Mecelupkan sarung tangan kotor ke dalam larutan klorin 0,5% membalik bagian dalam keluar, dan merendam dalam larutan klorin 0,5% selama 10 menit.

57) Langkah 57

Mencuci kedua tangan dengan sabun dan air bersih mengalir kemudian mengeringkan dengan tisu atau handuk yang kering dan bersih.

58) Langkah 58

Melengkapi partograf (halaman depan dan belakang), memeriksa tanda vital, dan asuhan kala IV (Buku Pelatihan APN, 2014, JNPK-KR 2014).

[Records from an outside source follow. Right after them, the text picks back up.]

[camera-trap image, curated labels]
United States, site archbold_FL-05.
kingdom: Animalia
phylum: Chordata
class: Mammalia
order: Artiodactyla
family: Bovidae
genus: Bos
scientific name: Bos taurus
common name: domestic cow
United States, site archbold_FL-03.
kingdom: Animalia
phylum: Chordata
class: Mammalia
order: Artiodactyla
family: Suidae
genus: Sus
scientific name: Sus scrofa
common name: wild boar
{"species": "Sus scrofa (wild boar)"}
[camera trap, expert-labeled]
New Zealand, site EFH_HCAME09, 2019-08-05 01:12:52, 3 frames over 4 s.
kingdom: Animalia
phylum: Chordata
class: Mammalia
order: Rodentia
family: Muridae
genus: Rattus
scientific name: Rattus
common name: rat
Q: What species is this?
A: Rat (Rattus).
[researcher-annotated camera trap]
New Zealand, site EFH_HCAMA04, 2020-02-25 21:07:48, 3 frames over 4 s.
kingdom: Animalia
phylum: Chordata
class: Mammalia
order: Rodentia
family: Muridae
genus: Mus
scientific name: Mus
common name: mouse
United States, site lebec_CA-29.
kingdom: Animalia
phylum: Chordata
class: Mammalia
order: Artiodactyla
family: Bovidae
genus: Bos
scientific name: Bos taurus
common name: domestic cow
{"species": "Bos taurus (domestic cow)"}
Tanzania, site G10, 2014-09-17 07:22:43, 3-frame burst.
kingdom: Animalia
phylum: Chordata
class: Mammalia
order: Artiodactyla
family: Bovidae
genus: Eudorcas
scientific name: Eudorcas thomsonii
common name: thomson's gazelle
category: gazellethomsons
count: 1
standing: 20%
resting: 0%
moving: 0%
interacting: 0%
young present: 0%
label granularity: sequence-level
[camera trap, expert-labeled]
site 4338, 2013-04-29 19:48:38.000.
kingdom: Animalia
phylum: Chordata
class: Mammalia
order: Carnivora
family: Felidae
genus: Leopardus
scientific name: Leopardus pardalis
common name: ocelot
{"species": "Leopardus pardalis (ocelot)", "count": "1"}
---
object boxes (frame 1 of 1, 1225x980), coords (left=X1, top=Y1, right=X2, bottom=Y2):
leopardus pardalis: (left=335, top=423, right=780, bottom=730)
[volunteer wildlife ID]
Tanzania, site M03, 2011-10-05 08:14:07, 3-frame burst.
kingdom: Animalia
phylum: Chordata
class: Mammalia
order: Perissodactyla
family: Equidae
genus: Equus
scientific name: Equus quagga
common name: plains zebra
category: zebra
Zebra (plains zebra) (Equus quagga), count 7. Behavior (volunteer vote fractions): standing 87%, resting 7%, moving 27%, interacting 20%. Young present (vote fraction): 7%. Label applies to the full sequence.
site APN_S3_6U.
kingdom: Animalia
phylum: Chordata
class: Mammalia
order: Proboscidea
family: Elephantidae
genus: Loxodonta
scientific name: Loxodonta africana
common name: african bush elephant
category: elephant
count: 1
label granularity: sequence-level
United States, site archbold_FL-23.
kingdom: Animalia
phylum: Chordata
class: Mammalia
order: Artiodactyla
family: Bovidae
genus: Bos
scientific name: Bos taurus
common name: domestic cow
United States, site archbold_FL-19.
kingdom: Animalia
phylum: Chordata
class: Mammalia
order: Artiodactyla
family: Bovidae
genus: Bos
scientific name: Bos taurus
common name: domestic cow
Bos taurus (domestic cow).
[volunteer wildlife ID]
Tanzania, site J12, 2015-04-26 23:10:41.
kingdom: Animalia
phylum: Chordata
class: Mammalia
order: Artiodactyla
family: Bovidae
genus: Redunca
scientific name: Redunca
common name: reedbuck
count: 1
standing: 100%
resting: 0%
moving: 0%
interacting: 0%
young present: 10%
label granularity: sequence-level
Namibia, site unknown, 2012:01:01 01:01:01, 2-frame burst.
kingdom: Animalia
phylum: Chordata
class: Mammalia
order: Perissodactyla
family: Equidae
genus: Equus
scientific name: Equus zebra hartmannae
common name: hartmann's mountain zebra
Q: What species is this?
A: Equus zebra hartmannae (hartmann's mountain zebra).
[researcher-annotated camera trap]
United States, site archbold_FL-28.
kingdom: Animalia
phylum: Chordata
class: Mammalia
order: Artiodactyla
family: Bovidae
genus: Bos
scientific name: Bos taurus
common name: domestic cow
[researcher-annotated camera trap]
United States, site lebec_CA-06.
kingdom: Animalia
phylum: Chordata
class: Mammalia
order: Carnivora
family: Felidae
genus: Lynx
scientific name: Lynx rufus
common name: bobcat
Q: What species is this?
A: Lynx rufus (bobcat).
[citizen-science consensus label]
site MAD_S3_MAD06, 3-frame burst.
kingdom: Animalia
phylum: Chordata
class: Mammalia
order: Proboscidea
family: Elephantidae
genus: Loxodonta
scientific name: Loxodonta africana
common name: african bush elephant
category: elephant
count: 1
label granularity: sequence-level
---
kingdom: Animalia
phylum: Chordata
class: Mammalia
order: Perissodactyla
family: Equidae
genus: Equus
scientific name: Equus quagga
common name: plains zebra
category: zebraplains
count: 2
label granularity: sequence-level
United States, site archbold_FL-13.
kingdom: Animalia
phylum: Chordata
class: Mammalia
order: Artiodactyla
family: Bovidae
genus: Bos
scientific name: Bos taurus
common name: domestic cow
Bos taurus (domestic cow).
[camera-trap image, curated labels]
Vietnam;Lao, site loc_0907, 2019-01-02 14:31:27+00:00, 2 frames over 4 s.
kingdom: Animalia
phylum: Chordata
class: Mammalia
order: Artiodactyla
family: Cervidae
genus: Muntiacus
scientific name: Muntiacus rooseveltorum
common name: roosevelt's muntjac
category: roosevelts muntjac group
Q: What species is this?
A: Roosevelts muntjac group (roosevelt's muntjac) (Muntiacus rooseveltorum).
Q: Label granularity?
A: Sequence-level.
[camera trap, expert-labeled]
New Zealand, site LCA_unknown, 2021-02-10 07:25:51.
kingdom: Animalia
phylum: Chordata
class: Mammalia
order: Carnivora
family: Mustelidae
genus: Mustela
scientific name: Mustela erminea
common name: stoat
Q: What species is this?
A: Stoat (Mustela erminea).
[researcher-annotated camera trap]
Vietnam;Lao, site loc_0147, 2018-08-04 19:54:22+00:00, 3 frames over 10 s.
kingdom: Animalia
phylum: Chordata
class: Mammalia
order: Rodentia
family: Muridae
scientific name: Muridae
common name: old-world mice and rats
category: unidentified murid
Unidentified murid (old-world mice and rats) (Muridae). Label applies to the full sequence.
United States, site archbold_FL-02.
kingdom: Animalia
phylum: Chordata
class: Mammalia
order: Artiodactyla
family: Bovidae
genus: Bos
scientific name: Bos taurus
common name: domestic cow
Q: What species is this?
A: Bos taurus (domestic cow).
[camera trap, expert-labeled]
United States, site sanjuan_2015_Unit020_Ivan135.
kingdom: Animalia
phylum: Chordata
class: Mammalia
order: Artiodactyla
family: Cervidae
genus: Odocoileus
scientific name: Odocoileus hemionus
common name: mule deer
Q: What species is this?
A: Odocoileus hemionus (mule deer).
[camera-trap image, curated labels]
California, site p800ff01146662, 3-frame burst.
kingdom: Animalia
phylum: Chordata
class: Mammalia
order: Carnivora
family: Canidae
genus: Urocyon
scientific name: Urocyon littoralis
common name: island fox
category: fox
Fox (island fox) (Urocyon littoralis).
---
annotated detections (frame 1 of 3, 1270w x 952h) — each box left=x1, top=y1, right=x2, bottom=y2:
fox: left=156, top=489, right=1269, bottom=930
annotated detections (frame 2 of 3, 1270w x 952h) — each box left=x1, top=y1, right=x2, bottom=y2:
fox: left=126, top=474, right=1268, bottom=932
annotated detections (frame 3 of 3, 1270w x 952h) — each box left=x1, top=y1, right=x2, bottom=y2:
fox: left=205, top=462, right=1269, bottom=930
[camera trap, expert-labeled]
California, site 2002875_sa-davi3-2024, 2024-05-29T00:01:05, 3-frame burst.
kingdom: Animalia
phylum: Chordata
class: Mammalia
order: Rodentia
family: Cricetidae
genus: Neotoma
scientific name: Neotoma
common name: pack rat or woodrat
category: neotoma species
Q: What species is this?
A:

c) Komplikasi dalam persalinan 1) Persalinan Prematur

Persalinan yang terjadi pada usia kehamilan kurang dari aterm (37 minggu). Persalinan premature memerlukan pemantuan secara khusus karena mempunyai resiko yang tinggi dengan kelahiran berat bayi lahir rendah (BBLR) (Varney, 2008).

2) Ketuban pecah dini

Ketuban yang pecah sebelum ada tanda-tanda persalinan tanpa melihat usia gestasi. Dikatakan ketuban

pecah dini apabila ketuban pecah lebih dari 8 jam dan tidak ada pembukaan serviks (Varney, 2008).

3) Amnionitis atau korioamnionitis

Terjadi infeksi pada kulit ketuban dan cairan ketuban, biasanya terjadi karena ketuban pecah lama (lebih dari 24 jam), dengan atau tanpa persalinan yang memanjang, pada pemeriksaan dalam (Varney, 2008).

4) Prolaps tali pusat

Menumbung atau tali pusat masuk kedalam serviks. Prolaps tali pusat dapat menyebabkan hipoksia pada janin. Terdapat dua jenis prolaps tali pusat yaitu : menumbung (frank) dan terkemuka (occult) (Varney, 2008).

5) Disfungsi uteri

Diagnosa yang ditegakkan dengan melakukan observasi pemanjangan waktu setiap fase atau kala persalinan yang melebihi waktu persalinan (Varney, 2008). 6) Rupture uteri

Terjadi robekan atau laserasi pada uterus, yang dapat disebabkan oleh bekas SC, dorongan fundus saat bersalin, janin besar. Tanda gejala rupture dapat menyerupai tanda dan gejala gangguan berat lainnya. Perdarahan terjadi ke dalam peritoneum dapat mengiritasi

diafragma dan menyebabkan nyeri menjalar ke dada (Varney, 2008).